In starting to use fabric you'll notice the basic idea is that you'd make a fabfile that works a lot like a Makefile or a SConstruct file would, with make and scons respectively. You'll make calls with the fab command in the directory the fabfile is located and it will supply the targets.

Below in this example, two targets are made, pack and deploy. The pack target will just makes a tarball, using the local function fabric provides. The deploy target calls pack to make this tarball, then using the put function will place the tarball into the tmp directory, then change into the web dir provided, and extract the archive. It knows automaticly to do this to both hosts I provided, and since I am using an ssh key does all this trickery autonomously.

fabfile.py:
from fabric.api import *

env.user = 'username'
env.hosts = ['host1.com', 'host2.com']

def pack():
    local('tar czf /tmp/project_foo.tgz project_foo/', capture=False)

def deploy():
    pack()
    put('/tmp/project_foo.tgz', '/tmp/')

    with cd('/var/www/foo/'):
        run('tar xzf /tmp/project_foo.tgz')

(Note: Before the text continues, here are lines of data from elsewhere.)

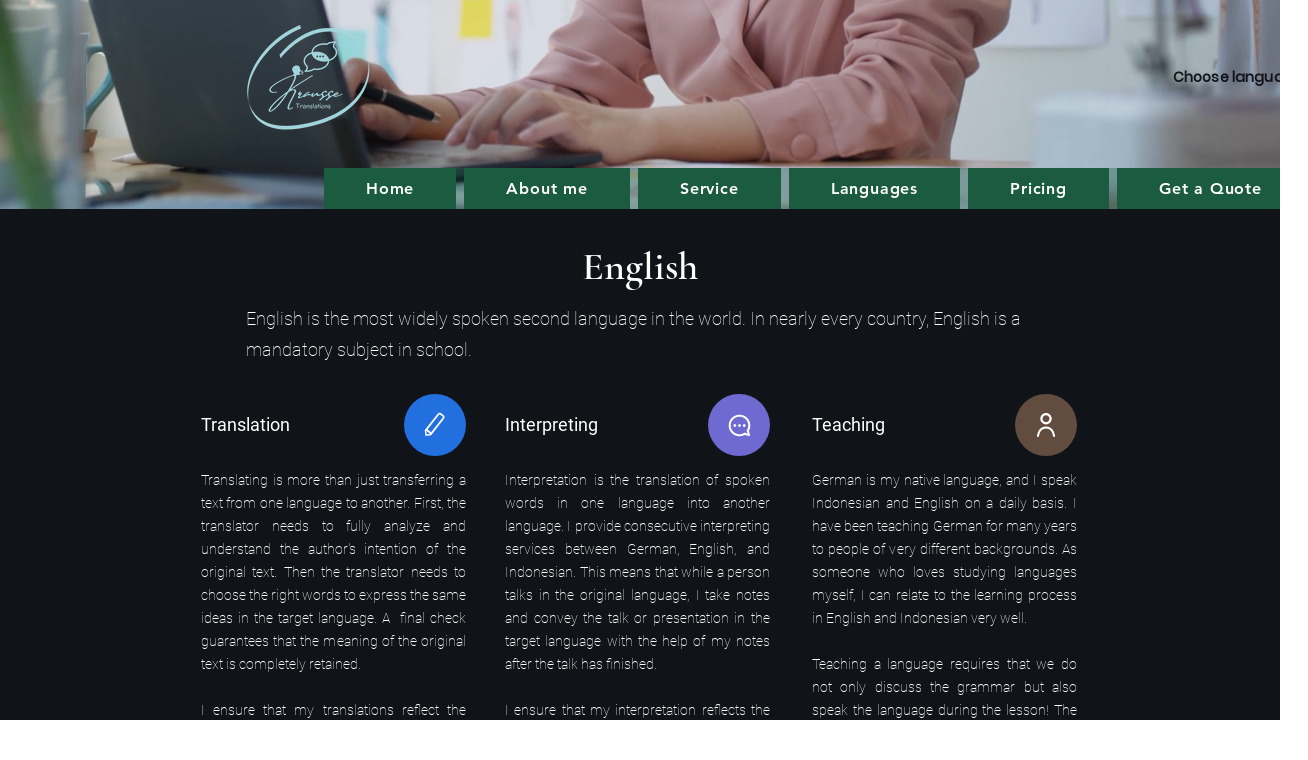

--- FILE ---
content_type: text/html; charset=utf-8
request_url: https://www.google.com/recaptcha/api2/aframe
body_size: 268
content:
<!DOCTYPE HTML><html><head><meta http-equiv="content-type" content="text/html; charset=UTF-8"></head><body><script nonce="OT_KKpzCOTq0wMWAAiZfpw">/** Anti-fraud and anti-abuse applications only. See google.com/recaptcha */ try{var clients={'sodar':'https://pagead2.googlesyndication.com/pagead/sodar?'};window.addEventListener("message",function(a){try{if(a.source===window.parent){var b=JSON.parse(a.data);var c=clients[b['id']];if(c){var d=document.createElement('img');d.src=c+b['params']+'&rc='+(localStorage.getItem("rc::a")?sessionStorage.getItem("rc::b"):"");window.document.body.appendChild(d);sessionStorage.setItem("rc::e",parseInt(sessionStorage.getItem("rc::e")||0)+1);localStorage.setItem("rc::h",'1770025724746');}}}catch(b){}});window.parent.postMessage("_grecaptcha_ready", "*");}catch(b){}</script></body></html>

Fabric can do a lot more than just deploy

It's docs have a lot of detail, and explain most everything well. A last example of some a cool fabric config would be the one I use to publish my presentations to this site.

fabfile.py:
from fabric.api import *

env.roledefs = {
    'production': ["morgangoose.com"],
    }


def setup_vars(project):
    global presentation
    global presentation_archive
    global rst_source
    global pdf

    project = project.strip("/")
    presentation = project
    presentation_archive = "%s.tar.gz" % presentation
    rst_source = "%s.rst" % presentation
    pdf = "%s.pdf" % presentation

@roles('production')
def upload(project):
    env.user = "username"
    p_dir = "/var/www/html/p/"

    package(project)
    put(presentation_archive, p_dir)
    put("%s/%s" % (presentation, pdf), p_dir)
    with cd(p_dir):
        run("rm -rf %s/" % presentation)
        run("tar zxvf %s" % presentation_archive)

    local("rm -f %s" % presentation_archive)

def package(project):
    setup_vars(project)
    make_presentation()
    local("tar zcvf %s %s" % (presentation_archive, presentation))

def make_presentation():
    #PDF first
    local("rst2pdf %s/%s -o %s/%s" % (
        presentation, rst_source, presentation, pdf, ))

    #Then s5 html presentation
    local("python rst-directive.py \
            --stylesheet=pygments.css \
            --theme=small-black \
            --quiet \
            %s/%s > %s/index.html" % (
                presentation, rst_source, presentation, ))

def new(project):
    setup_vars(project)
    local("mkdir -p %s/{,files}" % presentation)
    local("cp -R ui %s/" % presentation)
    local("touch %s/%s" % (presentation, rst_source))

This has some more complicated bits, where it uses the role decorator to specify only to use the hosts listed in the production role definitions.

It also takes advantage of an awesome feature I didn't know fabric had where, one can send arguments to a fabric target. So the project parameter in the targets here can be, and is, supplied via the command line.

For example

I used this to deploy the updates to my most recent presentation:

$ fab upload:tool_oriented_python

That's telling fabric to run the upload target, and send the string "tool_oriented_python" as an argument to the function.